* [Extracted text]
While almost everyone on Bay Street hypes the income trusts, and the proponents of globalization continue to sing from their hymnbook, I have thought for a long time that the economy will suffer a gre...
While almost everyone on Bay Street hypes the income trusts, and the proponents of globalization continue to sing from their hymnbook, I have thought for a long time that the economy will suffer a great crash.
Lately, I’ve been conducting a little research to see if indeed I am alone or whether there are others, many more skilled and prominent in the economic analysis business than I ever could be, who are foreseeing the sky falling. It appears I am not alone. Falling it may not be – yet, but the prospect of a sudden rift in our Canadian economy and also that of the world now seems to me a real one.
Who are these people and what are they saying?
In his recently released book, The End of the Line, Andrew Leonard believes that globalization has made the United States too dependent on foreign companies – dangerously so – and sees “imminent disaster looming.” While he pronounces his opinions on China’s involvement and former president Bill Clinton, the real value of his book lies in his coherent and fascinating explanation of how the “flexibility and interconnectedness” that are “fundamental building blocks of the global economy” are instead producing rigidity and vulnerability, the actual “Achilles’ heel” that will finally bring down the current economic apparatus.
Interestingly, there are a wide variety of supporting opinions on this ranging from the BBC to Internet news blogs. One, www.livingnow.com, details five reasons why the economy will crash and stay crashed! And not recover for decades! Those five are the weak US dollar, the popping of the US housing bubble, terrorism, long term prospects for accessible oil and the so-called generational problem that has a disproportionate old population increasingly being supported by a shrinking younger working population, all resulting in “decades of high inflation, high taxes and high political turmoil.”
But what scares me were the confessions of a renowned former member of the international banking community who once wrote an eye-opening book called Confessions of an Economic Hit Man. John Perkins advances a US-led international conspiracy by claiming that through his job as chief economist of Boston’s Chas. T. Main, he helped to engineer multi-billion dollar loans to third world countries like an Indonesia or an Ecuador that were designed to benefit from a few large US companies like a Halliburton or a Bechtel who would build that country’s infrastructure saddling the borrowing nation with “amazing debt that the country couldn’t possibly repay.” He claims that the US government is still pursuing this same philosophy.

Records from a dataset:
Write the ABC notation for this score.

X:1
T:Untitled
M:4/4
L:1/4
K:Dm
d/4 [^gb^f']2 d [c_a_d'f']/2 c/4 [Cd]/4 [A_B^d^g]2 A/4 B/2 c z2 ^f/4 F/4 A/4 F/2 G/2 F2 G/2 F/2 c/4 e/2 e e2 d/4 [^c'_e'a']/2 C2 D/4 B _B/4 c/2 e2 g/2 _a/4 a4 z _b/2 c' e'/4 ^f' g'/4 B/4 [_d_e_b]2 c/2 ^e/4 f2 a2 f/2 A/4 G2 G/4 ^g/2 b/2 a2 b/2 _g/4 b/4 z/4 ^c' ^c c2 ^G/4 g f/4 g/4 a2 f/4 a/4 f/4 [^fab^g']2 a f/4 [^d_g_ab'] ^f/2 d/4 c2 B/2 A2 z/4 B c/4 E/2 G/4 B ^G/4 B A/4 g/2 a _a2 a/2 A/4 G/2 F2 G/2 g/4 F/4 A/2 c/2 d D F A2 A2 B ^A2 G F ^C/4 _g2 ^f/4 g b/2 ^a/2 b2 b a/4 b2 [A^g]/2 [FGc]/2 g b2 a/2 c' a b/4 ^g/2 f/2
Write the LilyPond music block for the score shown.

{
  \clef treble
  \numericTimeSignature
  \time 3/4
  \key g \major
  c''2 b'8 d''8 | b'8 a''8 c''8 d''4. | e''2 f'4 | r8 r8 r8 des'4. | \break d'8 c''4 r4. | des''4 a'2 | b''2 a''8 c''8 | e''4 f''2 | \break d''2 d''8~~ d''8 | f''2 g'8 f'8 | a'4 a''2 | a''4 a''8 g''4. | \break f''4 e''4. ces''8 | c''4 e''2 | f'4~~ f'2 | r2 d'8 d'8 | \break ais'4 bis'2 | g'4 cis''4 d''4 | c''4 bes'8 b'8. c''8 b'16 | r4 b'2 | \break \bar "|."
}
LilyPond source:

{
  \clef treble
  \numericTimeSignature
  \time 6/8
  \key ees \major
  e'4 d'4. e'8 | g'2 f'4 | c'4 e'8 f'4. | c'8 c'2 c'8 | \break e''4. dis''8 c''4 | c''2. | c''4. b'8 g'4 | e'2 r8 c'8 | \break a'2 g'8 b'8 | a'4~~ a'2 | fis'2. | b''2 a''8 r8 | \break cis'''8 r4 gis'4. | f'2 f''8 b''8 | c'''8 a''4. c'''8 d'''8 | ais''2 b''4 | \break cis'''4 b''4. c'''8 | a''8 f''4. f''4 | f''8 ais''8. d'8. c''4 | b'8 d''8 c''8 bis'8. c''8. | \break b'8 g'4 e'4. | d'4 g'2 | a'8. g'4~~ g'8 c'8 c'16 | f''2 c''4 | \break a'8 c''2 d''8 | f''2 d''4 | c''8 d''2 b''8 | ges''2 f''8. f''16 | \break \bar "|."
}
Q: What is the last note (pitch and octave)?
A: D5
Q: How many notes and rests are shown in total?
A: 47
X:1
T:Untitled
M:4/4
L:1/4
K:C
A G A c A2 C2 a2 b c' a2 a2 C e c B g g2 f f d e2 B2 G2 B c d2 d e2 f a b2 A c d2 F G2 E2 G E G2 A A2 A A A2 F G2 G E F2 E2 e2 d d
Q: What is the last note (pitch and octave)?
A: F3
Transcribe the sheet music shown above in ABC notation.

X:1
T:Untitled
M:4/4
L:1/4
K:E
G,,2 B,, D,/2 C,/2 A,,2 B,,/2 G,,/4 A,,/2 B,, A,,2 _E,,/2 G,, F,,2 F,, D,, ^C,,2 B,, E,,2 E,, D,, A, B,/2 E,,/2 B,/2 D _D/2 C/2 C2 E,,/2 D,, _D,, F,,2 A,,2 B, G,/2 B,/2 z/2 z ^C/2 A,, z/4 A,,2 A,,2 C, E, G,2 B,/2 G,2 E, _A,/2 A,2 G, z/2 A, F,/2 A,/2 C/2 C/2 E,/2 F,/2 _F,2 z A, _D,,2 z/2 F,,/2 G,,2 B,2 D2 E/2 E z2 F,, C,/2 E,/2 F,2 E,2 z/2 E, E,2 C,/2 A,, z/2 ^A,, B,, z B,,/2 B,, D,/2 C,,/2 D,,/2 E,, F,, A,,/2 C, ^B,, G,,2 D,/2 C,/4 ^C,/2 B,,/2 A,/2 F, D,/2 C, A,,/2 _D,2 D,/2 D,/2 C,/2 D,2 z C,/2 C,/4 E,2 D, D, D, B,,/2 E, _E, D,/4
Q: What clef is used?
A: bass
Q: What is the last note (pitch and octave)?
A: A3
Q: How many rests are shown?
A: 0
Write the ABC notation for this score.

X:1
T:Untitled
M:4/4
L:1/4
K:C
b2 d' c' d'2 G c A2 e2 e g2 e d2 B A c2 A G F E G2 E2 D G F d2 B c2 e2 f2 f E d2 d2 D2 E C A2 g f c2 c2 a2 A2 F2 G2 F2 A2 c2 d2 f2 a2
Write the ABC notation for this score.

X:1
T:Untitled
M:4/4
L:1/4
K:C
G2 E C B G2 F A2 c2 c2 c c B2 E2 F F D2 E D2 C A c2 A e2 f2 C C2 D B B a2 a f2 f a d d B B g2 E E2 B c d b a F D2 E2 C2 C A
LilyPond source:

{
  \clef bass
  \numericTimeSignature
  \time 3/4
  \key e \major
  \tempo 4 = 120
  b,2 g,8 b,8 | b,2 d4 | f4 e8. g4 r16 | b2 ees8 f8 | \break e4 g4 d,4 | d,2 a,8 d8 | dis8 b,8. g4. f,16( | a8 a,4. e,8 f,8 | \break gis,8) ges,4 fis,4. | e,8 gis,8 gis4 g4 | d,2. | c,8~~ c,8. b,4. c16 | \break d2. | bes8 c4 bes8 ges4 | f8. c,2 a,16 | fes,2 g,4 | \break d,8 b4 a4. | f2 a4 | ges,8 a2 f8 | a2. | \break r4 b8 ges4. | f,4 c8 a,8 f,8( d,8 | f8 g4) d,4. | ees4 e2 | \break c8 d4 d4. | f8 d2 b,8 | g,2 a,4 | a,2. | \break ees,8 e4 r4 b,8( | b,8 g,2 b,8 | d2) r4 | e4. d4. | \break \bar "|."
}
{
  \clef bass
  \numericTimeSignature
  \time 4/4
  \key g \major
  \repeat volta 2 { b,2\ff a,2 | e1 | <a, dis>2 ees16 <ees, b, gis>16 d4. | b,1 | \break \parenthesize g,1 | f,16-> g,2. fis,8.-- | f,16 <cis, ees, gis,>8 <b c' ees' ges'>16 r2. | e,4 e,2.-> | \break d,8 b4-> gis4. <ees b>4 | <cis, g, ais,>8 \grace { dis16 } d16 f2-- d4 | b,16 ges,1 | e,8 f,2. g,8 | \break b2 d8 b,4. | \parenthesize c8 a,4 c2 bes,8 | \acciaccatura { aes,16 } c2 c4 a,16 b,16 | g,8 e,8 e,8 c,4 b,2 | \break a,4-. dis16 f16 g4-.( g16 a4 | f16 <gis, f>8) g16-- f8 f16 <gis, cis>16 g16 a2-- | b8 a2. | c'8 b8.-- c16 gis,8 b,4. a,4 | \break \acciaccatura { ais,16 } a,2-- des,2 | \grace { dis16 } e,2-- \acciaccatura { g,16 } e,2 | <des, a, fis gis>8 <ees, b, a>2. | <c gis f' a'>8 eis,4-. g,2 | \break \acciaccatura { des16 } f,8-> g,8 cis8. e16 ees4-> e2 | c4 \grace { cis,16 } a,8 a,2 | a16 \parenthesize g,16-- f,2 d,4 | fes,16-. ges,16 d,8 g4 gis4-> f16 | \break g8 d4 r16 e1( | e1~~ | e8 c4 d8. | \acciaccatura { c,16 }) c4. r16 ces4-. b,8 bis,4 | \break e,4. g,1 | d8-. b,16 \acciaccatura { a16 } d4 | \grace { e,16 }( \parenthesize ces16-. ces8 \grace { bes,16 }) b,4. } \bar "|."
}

* [To be done]
Please answer these questions from the economic crash article:
(a) What is the title of Andrew Leonard's recently released book?
(b) How many reasons does www.livingnow.com give for why the economy will crash?
(c) What firm employed John Perkins as chief economist?
The listing has no role in this work.

* [Output below]
(a) The End of the Line
(b) Five
(c) Boston's Chas. T. Main